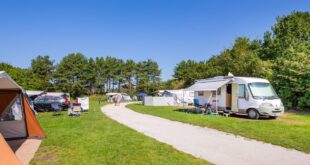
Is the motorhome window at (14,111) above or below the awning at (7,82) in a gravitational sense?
below

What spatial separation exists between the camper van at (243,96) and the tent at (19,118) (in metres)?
10.6

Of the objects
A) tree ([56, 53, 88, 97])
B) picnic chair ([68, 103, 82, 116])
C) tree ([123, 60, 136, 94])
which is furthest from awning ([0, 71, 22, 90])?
tree ([123, 60, 136, 94])

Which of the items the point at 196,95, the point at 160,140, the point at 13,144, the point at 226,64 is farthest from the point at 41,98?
the point at 226,64

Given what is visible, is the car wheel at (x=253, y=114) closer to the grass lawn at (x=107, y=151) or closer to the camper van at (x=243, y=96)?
the camper van at (x=243, y=96)

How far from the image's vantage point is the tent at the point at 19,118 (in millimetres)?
8773

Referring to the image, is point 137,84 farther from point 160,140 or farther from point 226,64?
point 160,140

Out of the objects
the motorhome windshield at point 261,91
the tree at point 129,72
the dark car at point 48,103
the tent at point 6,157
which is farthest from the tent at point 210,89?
the tree at point 129,72

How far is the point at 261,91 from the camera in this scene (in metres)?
14.9

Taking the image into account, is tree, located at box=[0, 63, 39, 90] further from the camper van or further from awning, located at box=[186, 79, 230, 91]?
the camper van

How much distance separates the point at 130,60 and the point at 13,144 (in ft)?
212

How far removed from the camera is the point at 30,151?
6988 millimetres

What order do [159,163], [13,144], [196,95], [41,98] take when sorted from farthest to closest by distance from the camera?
1. [41,98]
2. [196,95]
3. [13,144]
4. [159,163]

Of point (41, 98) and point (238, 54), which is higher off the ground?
point (238, 54)

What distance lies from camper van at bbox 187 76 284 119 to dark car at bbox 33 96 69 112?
37.2 ft
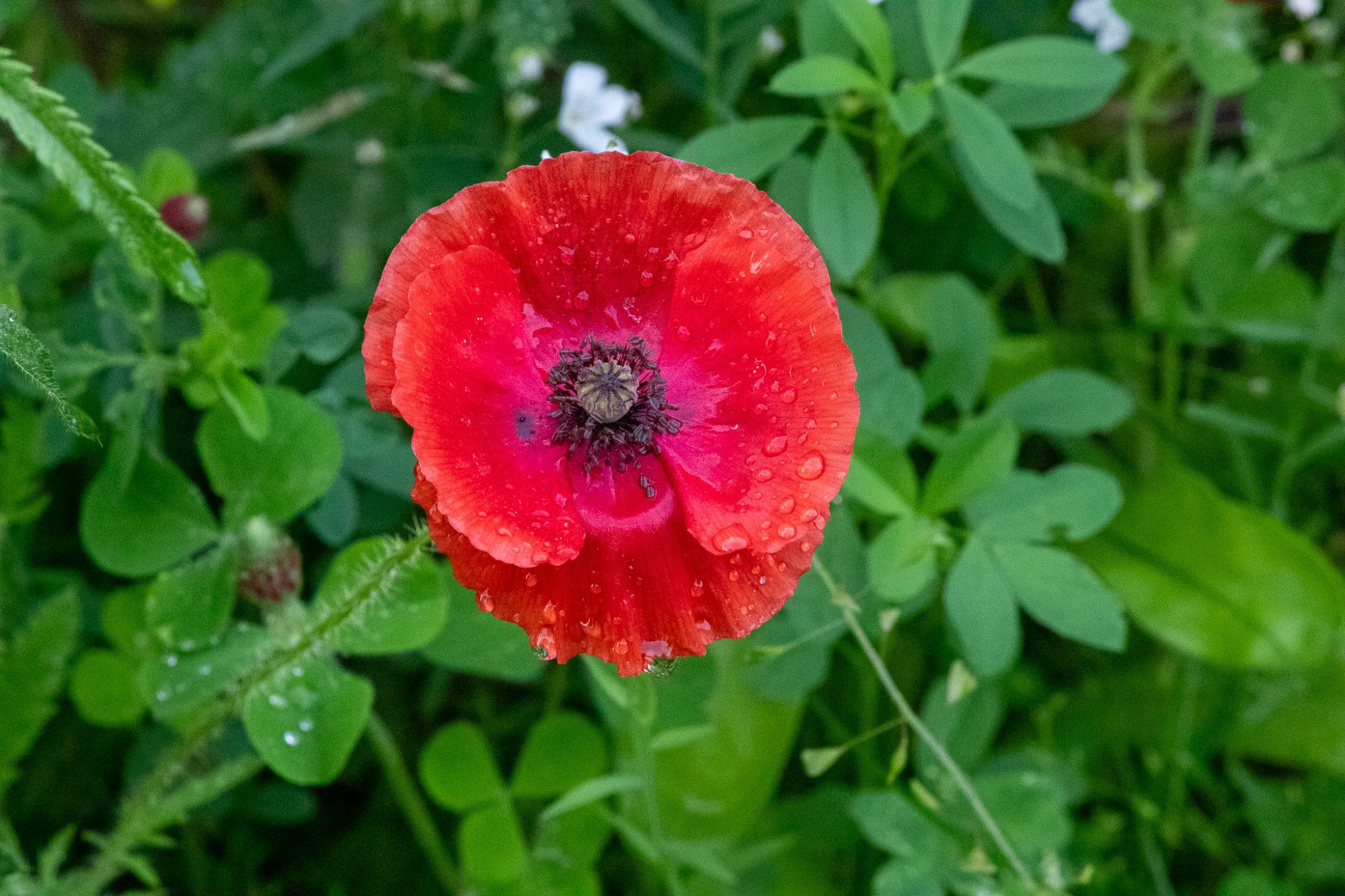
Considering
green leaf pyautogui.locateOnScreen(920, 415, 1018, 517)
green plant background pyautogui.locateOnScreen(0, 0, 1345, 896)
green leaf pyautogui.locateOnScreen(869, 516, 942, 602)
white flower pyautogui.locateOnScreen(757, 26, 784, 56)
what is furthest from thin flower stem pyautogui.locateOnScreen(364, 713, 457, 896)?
white flower pyautogui.locateOnScreen(757, 26, 784, 56)

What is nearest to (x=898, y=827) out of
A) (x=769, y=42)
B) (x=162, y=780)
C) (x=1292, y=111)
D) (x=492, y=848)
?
(x=492, y=848)

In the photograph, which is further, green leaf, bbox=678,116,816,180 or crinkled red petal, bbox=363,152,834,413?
green leaf, bbox=678,116,816,180

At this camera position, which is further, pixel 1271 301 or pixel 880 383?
pixel 1271 301

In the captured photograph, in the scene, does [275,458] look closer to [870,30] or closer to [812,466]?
[812,466]

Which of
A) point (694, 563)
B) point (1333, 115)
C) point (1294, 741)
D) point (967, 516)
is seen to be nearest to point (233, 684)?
point (694, 563)

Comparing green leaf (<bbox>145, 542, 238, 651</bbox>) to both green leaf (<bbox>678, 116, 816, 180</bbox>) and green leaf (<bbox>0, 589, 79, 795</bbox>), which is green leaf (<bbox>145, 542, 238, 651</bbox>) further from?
green leaf (<bbox>678, 116, 816, 180</bbox>)

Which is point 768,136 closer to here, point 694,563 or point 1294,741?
point 694,563

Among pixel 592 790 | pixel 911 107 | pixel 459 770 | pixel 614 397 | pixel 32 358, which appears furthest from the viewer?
pixel 459 770
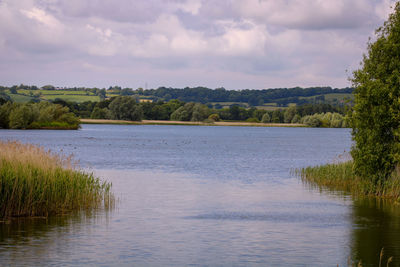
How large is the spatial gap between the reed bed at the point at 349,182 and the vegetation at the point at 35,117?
9872 centimetres

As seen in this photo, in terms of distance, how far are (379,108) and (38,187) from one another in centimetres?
1608

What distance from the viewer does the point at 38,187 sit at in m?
20.9

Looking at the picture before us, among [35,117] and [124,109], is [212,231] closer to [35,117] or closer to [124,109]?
[35,117]

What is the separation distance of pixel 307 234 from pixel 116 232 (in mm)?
6929

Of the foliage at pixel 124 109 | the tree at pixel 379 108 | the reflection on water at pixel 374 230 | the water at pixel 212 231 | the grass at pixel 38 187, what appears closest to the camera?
the water at pixel 212 231

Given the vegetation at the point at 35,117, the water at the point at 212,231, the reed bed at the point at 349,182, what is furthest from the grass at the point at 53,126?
the water at the point at 212,231

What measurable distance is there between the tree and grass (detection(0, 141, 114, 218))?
13.2m

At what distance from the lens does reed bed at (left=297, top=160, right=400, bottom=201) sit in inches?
1079

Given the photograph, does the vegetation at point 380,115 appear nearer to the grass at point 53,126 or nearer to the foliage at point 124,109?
the grass at point 53,126

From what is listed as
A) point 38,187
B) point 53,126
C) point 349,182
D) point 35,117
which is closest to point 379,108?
point 349,182

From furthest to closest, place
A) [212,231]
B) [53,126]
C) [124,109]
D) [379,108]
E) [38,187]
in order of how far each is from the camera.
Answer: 1. [124,109]
2. [53,126]
3. [379,108]
4. [38,187]
5. [212,231]

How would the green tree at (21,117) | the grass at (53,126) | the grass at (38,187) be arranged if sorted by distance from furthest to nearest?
1. the grass at (53,126)
2. the green tree at (21,117)
3. the grass at (38,187)

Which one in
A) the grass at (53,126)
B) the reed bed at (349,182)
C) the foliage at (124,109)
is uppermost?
the foliage at (124,109)

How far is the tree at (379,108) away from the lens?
87.2 ft
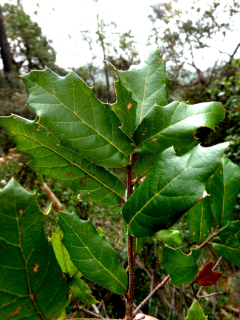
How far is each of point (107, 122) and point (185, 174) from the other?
0.15 m

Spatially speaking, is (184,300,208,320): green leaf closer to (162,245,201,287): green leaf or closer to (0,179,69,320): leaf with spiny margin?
(162,245,201,287): green leaf

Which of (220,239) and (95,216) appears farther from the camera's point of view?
(95,216)

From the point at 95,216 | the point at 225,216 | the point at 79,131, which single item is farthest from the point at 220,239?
the point at 95,216

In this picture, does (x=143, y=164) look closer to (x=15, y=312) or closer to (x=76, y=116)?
(x=76, y=116)

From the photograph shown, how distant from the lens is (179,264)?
394 millimetres

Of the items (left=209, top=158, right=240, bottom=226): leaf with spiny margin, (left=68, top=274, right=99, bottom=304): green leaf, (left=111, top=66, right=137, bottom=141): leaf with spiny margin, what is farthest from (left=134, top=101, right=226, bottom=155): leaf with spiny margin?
(left=68, top=274, right=99, bottom=304): green leaf

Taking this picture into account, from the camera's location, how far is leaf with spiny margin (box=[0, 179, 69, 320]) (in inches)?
9.3

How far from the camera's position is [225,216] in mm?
490

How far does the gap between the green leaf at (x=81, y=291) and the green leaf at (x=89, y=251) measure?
0.23 feet

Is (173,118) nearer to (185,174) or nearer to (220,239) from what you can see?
(185,174)

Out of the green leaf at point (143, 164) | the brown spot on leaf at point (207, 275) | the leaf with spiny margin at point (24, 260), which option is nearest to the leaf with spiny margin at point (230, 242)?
the brown spot on leaf at point (207, 275)

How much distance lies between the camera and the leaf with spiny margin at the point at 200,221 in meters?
0.49

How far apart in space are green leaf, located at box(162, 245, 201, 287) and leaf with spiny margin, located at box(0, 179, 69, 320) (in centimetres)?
19

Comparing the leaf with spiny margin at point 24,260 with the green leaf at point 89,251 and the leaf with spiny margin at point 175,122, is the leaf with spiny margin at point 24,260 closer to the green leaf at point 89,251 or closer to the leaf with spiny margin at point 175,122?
the green leaf at point 89,251
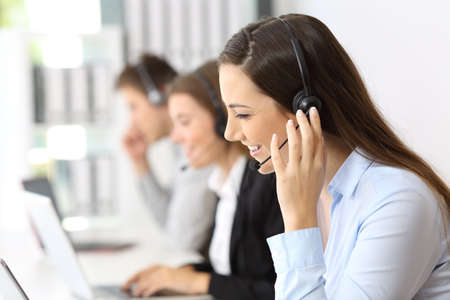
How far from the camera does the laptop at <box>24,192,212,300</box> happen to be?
146cm

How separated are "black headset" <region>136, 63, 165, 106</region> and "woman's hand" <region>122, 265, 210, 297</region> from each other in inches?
46.3

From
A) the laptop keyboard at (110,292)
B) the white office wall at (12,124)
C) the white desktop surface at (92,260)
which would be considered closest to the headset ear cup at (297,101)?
the laptop keyboard at (110,292)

====================

WHAT TO WORK ON
Exclude the pictures, and transcribe all of the material exactly.

EXPECTED ANSWER
Is the motorhome window at (14,111) above or below the awning at (7,82) in a gravitational sense?
below

What spatial separation exists between the camper van at (243,96) and the tent at (19,118) (in metres)?
10.6

Of the objects
A) tree ([56, 53, 88, 97])
B) picnic chair ([68, 103, 82, 116])
C) tree ([123, 60, 136, 94])
which is furthest from awning ([0, 71, 22, 90])?
tree ([123, 60, 136, 94])

Which of the items the point at 196,95, the point at 160,140, the point at 13,144, the point at 226,64 is farthest from the point at 41,98?
the point at 226,64

Given what is visible, is the car wheel at (x=253, y=114) closer to the grass lawn at (x=107, y=151) or closer to the camper van at (x=243, y=96)?
the camper van at (x=243, y=96)

How far from the image's vantage point is the tent at the point at 19,118 (in millimetres)?
8773

Referring to the image, is point 137,84 farther from point 160,140 or farther from point 226,64?
point 160,140

Out of the objects
the motorhome windshield at point 261,91
the tree at point 129,72
the dark car at point 48,103
the tent at point 6,157
which is farthest from the tent at point 210,89?
the tree at point 129,72

How far is the point at 261,91 from the camera in this scene (in metres)?
14.9

Taking the image into account, is tree, located at box=[0, 63, 39, 90] further from the camper van or further from awning, located at box=[186, 79, 230, 91]?
the camper van

How much distance separates the point at 130,60 and the point at 13,144 (in ft)?
212

How far removed from the camera is the point at 30,151?
6988 millimetres

What order do [159,163], [13,144], [196,95], [41,98] take when sorted from farthest to closest by distance from the camera?
1. [41,98]
2. [196,95]
3. [13,144]
4. [159,163]

Of point (41, 98) and point (238, 54), which is higher off the ground?
point (238, 54)

What distance lies from camper van at bbox 187 76 284 119 to dark car at bbox 33 96 69 112?
37.2 ft
Considering
green leaf pyautogui.locateOnScreen(920, 415, 1018, 517)
green plant background pyautogui.locateOnScreen(0, 0, 1345, 896)
green leaf pyautogui.locateOnScreen(869, 516, 942, 602)
white flower pyautogui.locateOnScreen(757, 26, 784, 56)
what is furthest from thin flower stem pyautogui.locateOnScreen(364, 713, 457, 896)?
white flower pyautogui.locateOnScreen(757, 26, 784, 56)

What is nearest to (x=898, y=827) out of
A) (x=769, y=42)
B) (x=162, y=780)
C) (x=1292, y=111)
D) (x=492, y=848)
?
(x=492, y=848)

In the photograph, which is further, green leaf, bbox=678,116,816,180 or crinkled red petal, bbox=363,152,834,413?
green leaf, bbox=678,116,816,180

At this camera position, which is further, pixel 1271 301 or pixel 880 383?
pixel 1271 301

In the captured photograph, in the scene, does [275,458] look closer to [870,30] or closer to [812,466]?
[812,466]

Which of
A) point (694, 563)
B) point (1333, 115)
C) point (1294, 741)
D) point (967, 516)
is seen to be nearest to point (233, 684)?
point (694, 563)

Comparing green leaf (<bbox>145, 542, 238, 651</bbox>) to both green leaf (<bbox>678, 116, 816, 180</bbox>) and green leaf (<bbox>0, 589, 79, 795</bbox>), which is green leaf (<bbox>145, 542, 238, 651</bbox>) further from?
green leaf (<bbox>678, 116, 816, 180</bbox>)

Which is point 768,136 closer to here, point 694,563 or point 1294,741?
point 694,563

Among pixel 592 790 | pixel 911 107 | pixel 459 770 | pixel 614 397 | pixel 32 358, which appears furthest from the viewer?
pixel 459 770
How large is the spatial gap between the reed bed at the point at 349,182 and the vegetation at the point at 35,117?
9872 centimetres

As seen in this photo, in terms of distance, how far are (379,108) and (38,187) from one another in centimetres?
1608

What distance from the viewer does the point at 38,187 sit at in m?
20.9

Looking at the picture before us, among [35,117] and [124,109], is [212,231] closer to [35,117] or closer to [124,109]?
[35,117]

What is the separation distance of pixel 307 234 from pixel 116 232 (in mm)?
6929

Of the foliage at pixel 124 109 | the tree at pixel 379 108 | the reflection on water at pixel 374 230 | the water at pixel 212 231 | the grass at pixel 38 187, what appears closest to the camera?
the water at pixel 212 231

Given the vegetation at the point at 35,117, the water at the point at 212,231, the reed bed at the point at 349,182, what is furthest from the grass at the point at 53,126?
the water at the point at 212,231

What measurable distance is there between the tree and grass (detection(0, 141, 114, 218))?
13.2m

At what distance from the lens does reed bed at (left=297, top=160, right=400, bottom=201) sit in inches?
1079

Given the photograph, does the vegetation at point 380,115 appear nearer to the grass at point 53,126 or nearer to the foliage at point 124,109?
the grass at point 53,126

From what is listed as
A) point 38,187
B) point 53,126
C) point 349,182
D) point 35,117
which is closest to point 379,108?
point 349,182

From furthest to closest, place
A) [212,231]
B) [53,126]
C) [124,109]
D) [379,108]
E) [38,187]
in order of how far each is from the camera.
Answer: 1. [124,109]
2. [53,126]
3. [379,108]
4. [38,187]
5. [212,231]

How would the green tree at (21,117) | the grass at (53,126) | the grass at (38,187) be arranged if sorted by distance from furthest to nearest?
1. the grass at (53,126)
2. the green tree at (21,117)
3. the grass at (38,187)

Which one in
A) the grass at (53,126)
B) the reed bed at (349,182)
C) the foliage at (124,109)
is uppermost?
the foliage at (124,109)

How far is the tree at (379,108) away from the lens?
87.2 ft
How far is each of point (107, 122) and point (185, 174) from the other?
0.15 m

Spatially speaking, is (184,300,208,320): green leaf closer to (162,245,201,287): green leaf or closer to (0,179,69,320): leaf with spiny margin?
(162,245,201,287): green leaf

Which of (220,239) and (95,216) appears farther from the camera's point of view?
(95,216)

From the point at 95,216 | the point at 225,216 | the point at 79,131, which single item is farthest from the point at 220,239?
the point at 95,216

In this picture, does (x=143, y=164) look closer to (x=15, y=312) or closer to (x=76, y=116)?
(x=76, y=116)

From the photograph shown, how distant from the lens is (179,264)?
394 millimetres

Of the items (left=209, top=158, right=240, bottom=226): leaf with spiny margin, (left=68, top=274, right=99, bottom=304): green leaf, (left=111, top=66, right=137, bottom=141): leaf with spiny margin, what is farthest from (left=134, top=101, right=226, bottom=155): leaf with spiny margin?
(left=68, top=274, right=99, bottom=304): green leaf

Taking this picture into account, from the camera's location, how far is leaf with spiny margin (box=[0, 179, 69, 320]) (in inches)?
9.3

How far from the camera's position is [225,216] in mm?
490

How far does the gap between the green leaf at (x=81, y=291) and the green leaf at (x=89, y=251) measure?
0.23 feet

Is (173,118) nearer to (185,174) or nearer to (220,239) from what you can see?
(185,174)

Out of the green leaf at point (143, 164) | the brown spot on leaf at point (207, 275) | the leaf with spiny margin at point (24, 260), which option is nearest to the leaf with spiny margin at point (230, 242)?
the brown spot on leaf at point (207, 275)

How much distance lies between the camera and the leaf with spiny margin at the point at 200,221 in meters?
0.49

How far apart in space are green leaf, located at box(162, 245, 201, 287) and leaf with spiny margin, located at box(0, 179, 69, 320) (in centimetres)?
19

Comparing the leaf with spiny margin at point 24,260 with the green leaf at point 89,251 and the leaf with spiny margin at point 175,122, is the leaf with spiny margin at point 24,260 closer to the green leaf at point 89,251 or closer to the leaf with spiny margin at point 175,122?
the green leaf at point 89,251
How far from the camera does the laptop at <box>24,192,212,300</box> happen to be?
146cm

How separated are "black headset" <region>136, 63, 165, 106</region> and "woman's hand" <region>122, 265, 210, 297</region> from each other in inches?
46.3

From
A) the laptop keyboard at (110,292)
B) the white office wall at (12,124)
C) the white desktop surface at (92,260)
which would be considered closest to the headset ear cup at (297,101)?
the laptop keyboard at (110,292)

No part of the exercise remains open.